Work instruction: Write every entry out again exactly, please, and skip the pictures.

═══ Records for this task

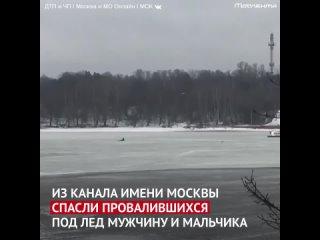 Спасение москвича и ребёнка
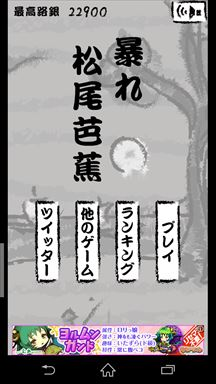 暴れ松尾芭蕉 起動画面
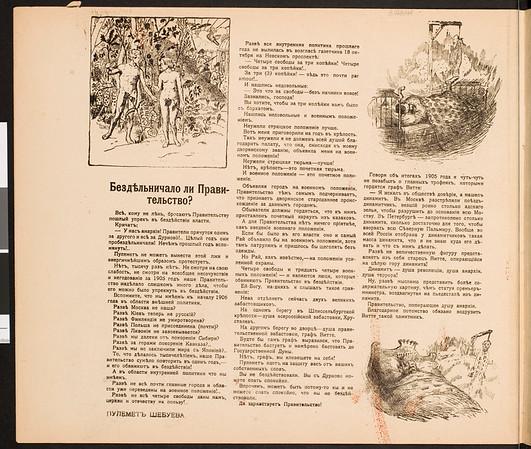 Pulemet, no. 5, 1906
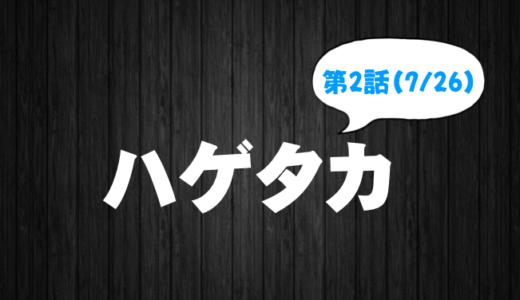 ハゲタカ|2話フル動画の無料視聴と見逃し配信情報(7月26日放送)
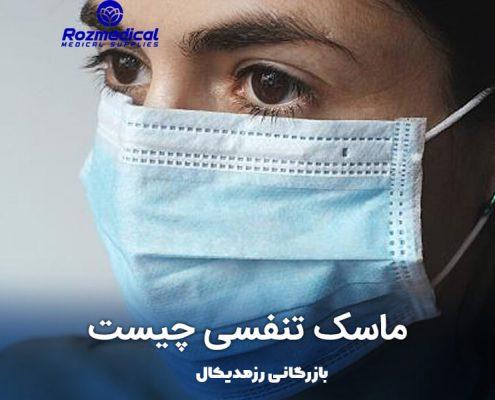 ماسک-تنفسی-چیست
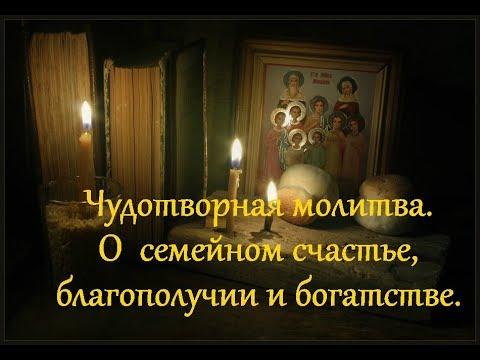 Чудотворная молитва. О семейном счастье, благополучии и богатстве.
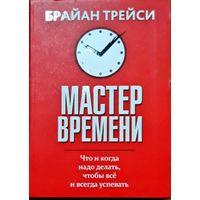 Мастер времени (уценка)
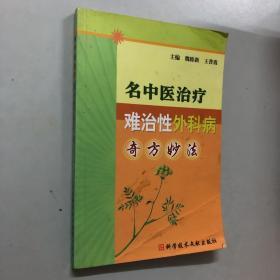 名中醫治療難治性外科病奇方妙法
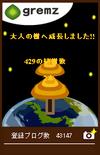 宇宙空間へ飛び立ったグリムス(2本目)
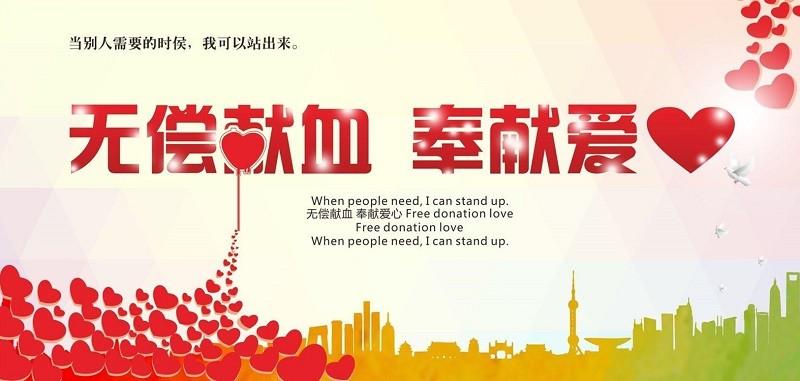 伟德体育app最新下载伟德国际1946官方下载无偿献血活动倡议书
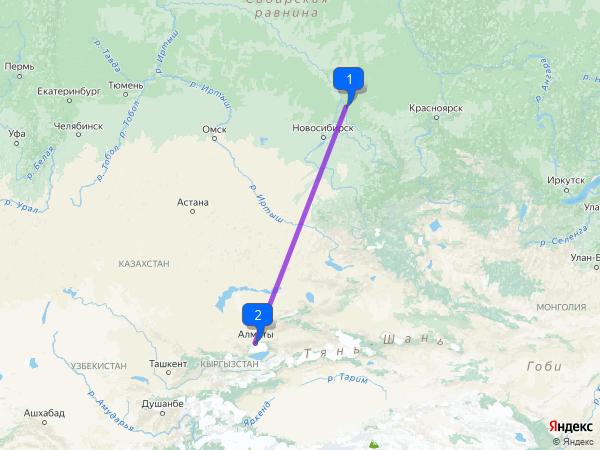Томск – Алматы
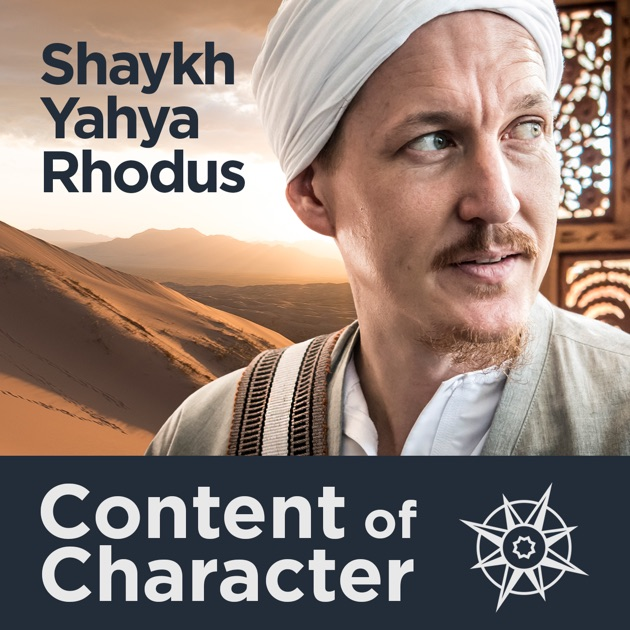 Image result for content of character yahya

══════

Answer section:
 Спасение москвича и ребёнка
 暴れ松尾芭蕉 起動画面
 Pulemet, no. 5, 1906
 ハゲタカ|2話フル動画の無料視聴と見逃し配信情報(7月26日放送)
 ماسک-تنفسی-چیست
 Чудотворная молитва. О семейном счастье, благополучии и богатстве.
 Мастер времени (уценка)
 名中醫治療難治性外科病奇方妙法
 宇宙空間へ飛び立ったグリムス(2本目)
 伟德体育app最新下载伟德国际1946官方下载无偿献血活动倡议书
Томск – Алматы
 Image result for content of character yahya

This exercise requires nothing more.